Top of Document excerpt

Announced in 2022 by the then Deputy Minister for Arts and Sport, Dawn Boden, the Anti-Racist Wales Action Plan, was proposed in response to Black Lives Matter protests. It formed part of a £4.5 million drive to ensure councils promote a “decolonised account of the past, one that recognises both historical injustices and the positive impact of ethnic minority communities”.
The Action Plan also states that Wales will become “an anti-racist nation” by 2030.
With little more than five years to go until the Welsh Government’s Year Zero date, the pace of the Welsh cultural revolution is starting to accelerate.
Thanks to proposals that form part of a wider £135,000 grant drawn down from the Action Plan’s funding stream, a project called ‘Anti-Racist Library Collections’ has begun instructing Welsh librarians on how to align with “anti-racist principles” via new staff training sessions on “critical whiteness studies” and overcoming the “dominant paradigm of whiteness”.
In a training guide part-funded by the Welsh government and developed for the country’s library sector by the Chartered Institute of Library and Information Professionals (Cilip) in Wales, library staff are assisted “in their journey towards creating anti-racist libraries” with advice on developing anti-racist acquisition policies, anti-racist methodologies, anti-racist stock and collections, anti-racist stock evaluation, anti-racist library practices, anti-racist book clubs, anti-racist cataloguing and classification practices, anti-racist community engagement, and anti-racist template letters for anti-racist correspondence with local community groups.
Across the 120-page document, the phrase “anti-racist” features a total of 273 times.
Earlier this year, it emerged that “decolonisation training experts” tasked with delivering this project stipulate that training sessions for library staff should not take place in buildings with a “racist” past.
As per the warning in a “venue booking” guide created by Cilip in Wales, trainers must: “Be mindful of the venue and if you have a choice, do not choose a venue that represents a racist legacy.”
The booking guide also makes provision in case avoiding buildings with a “racist” past is not possible, stating: “If you have to use a venue that has a racist past, acknowledge this as early as possible to demonstrate your commitment to systemic issues.”
Helpfully for Welsh librarians, the Action Plan has already yielded a user-friendly blacklist of buildings in the country likely to be thick with the sort of spectral miasma of toxic whiteness that anti-racism trainers would no doubt wish to avoid.

Bottom of Document excerpt
Top of Supplied entries

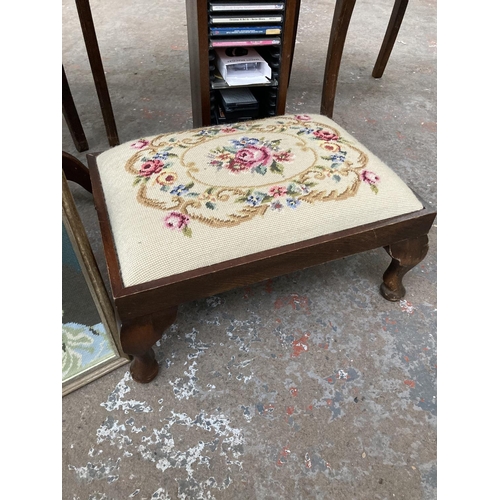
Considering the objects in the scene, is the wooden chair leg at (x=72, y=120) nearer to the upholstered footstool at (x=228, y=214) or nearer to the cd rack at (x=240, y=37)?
the cd rack at (x=240, y=37)

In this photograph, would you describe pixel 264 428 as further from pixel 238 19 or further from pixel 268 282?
pixel 238 19

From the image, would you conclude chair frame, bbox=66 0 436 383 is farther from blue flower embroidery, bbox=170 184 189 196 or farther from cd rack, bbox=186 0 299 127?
cd rack, bbox=186 0 299 127

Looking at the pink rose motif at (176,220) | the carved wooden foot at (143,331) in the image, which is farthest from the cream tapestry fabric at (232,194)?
the carved wooden foot at (143,331)

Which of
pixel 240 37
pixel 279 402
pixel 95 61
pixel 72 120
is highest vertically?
pixel 240 37

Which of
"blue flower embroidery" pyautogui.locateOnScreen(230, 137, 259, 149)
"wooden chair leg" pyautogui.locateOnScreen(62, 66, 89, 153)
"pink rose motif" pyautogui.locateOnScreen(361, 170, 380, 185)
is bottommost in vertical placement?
"wooden chair leg" pyautogui.locateOnScreen(62, 66, 89, 153)

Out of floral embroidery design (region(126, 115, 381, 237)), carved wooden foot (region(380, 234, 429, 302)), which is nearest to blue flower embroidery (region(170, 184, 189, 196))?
floral embroidery design (region(126, 115, 381, 237))

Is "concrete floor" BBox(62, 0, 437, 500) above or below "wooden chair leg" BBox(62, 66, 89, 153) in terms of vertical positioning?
below

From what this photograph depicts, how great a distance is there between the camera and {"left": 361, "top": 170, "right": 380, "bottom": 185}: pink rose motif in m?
0.93

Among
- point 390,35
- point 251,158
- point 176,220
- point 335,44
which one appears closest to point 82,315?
point 176,220

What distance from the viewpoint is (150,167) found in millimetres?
936

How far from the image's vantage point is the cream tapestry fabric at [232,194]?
2.56 ft

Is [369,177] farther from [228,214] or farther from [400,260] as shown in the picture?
[228,214]

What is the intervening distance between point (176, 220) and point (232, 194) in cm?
14

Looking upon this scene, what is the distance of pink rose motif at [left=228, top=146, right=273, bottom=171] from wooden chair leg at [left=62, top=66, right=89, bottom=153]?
0.93 meters
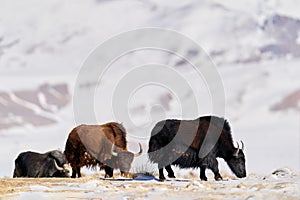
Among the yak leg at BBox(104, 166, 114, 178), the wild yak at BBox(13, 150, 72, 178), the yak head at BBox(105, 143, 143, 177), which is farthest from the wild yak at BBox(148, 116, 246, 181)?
the wild yak at BBox(13, 150, 72, 178)

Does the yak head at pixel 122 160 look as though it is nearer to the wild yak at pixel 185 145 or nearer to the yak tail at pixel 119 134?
the yak tail at pixel 119 134

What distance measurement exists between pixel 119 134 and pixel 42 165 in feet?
21.7

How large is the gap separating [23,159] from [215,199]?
602 inches

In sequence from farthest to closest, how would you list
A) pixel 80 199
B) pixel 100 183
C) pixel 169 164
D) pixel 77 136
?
pixel 77 136
pixel 169 164
pixel 100 183
pixel 80 199

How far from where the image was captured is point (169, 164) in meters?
17.4

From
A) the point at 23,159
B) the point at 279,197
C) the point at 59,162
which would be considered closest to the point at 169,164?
the point at 279,197

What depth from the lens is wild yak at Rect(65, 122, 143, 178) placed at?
18.9 meters

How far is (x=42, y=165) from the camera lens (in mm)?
24875

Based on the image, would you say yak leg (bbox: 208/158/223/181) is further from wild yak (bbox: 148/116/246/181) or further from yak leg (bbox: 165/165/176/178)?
yak leg (bbox: 165/165/176/178)

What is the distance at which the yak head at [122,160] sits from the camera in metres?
18.9

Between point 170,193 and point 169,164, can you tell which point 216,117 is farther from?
point 170,193

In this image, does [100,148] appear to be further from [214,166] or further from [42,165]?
[42,165]

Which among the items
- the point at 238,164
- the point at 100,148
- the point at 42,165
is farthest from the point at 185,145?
the point at 42,165

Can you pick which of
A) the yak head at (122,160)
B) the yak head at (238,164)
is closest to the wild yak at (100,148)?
the yak head at (122,160)
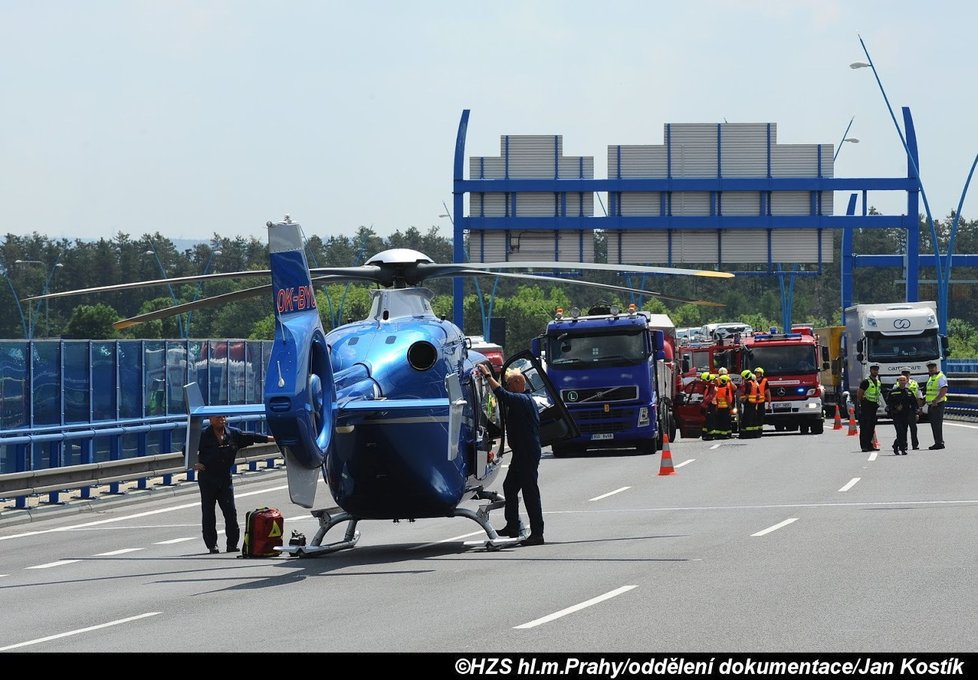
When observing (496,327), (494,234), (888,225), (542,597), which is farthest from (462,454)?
(888,225)

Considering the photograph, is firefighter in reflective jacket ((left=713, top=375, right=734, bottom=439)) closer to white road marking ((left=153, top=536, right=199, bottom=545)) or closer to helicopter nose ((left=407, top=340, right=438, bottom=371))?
white road marking ((left=153, top=536, right=199, bottom=545))

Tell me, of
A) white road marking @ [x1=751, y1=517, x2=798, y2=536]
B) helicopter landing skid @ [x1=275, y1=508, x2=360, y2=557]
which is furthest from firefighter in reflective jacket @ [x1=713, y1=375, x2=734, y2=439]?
helicopter landing skid @ [x1=275, y1=508, x2=360, y2=557]

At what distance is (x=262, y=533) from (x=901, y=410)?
18740 mm

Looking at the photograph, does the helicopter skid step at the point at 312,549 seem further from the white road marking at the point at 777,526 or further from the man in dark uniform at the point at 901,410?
the man in dark uniform at the point at 901,410

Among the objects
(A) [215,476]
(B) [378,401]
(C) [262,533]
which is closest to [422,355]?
(B) [378,401]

Bottom of Supplied entries

Task requirements:
a) In the passage on the Anti-Racist Wales Action Plan, how many times does the phrase "anti-racist" appear across the 120-page document?
b) From the passage on the Anti-Racist Wales Action Plan, extract word for word the stretch from "Announced in 2022" through "starting to accelerate.".

Completed exercise:
a) 273 times.

b)
Announced in 2022 by the then Deputy Minister for Arts and Sport, Dawn Boden, the Anti-Racist Wales Action Plan, was proposed in response to Black Lives Matter protests. It formed part of a £4.5 million drive to ensure councils promote a “decolonised account of the past, one that recognises both historical injustices and the positive impact of ethnic minority communities”.
The Action Plan also states that Wales will become “an anti-racist nation” by 2030.
With little more than five years to go until the Welsh Government’s Year Zero date, the pace of the Welsh cultural revolution is starting to accelerate.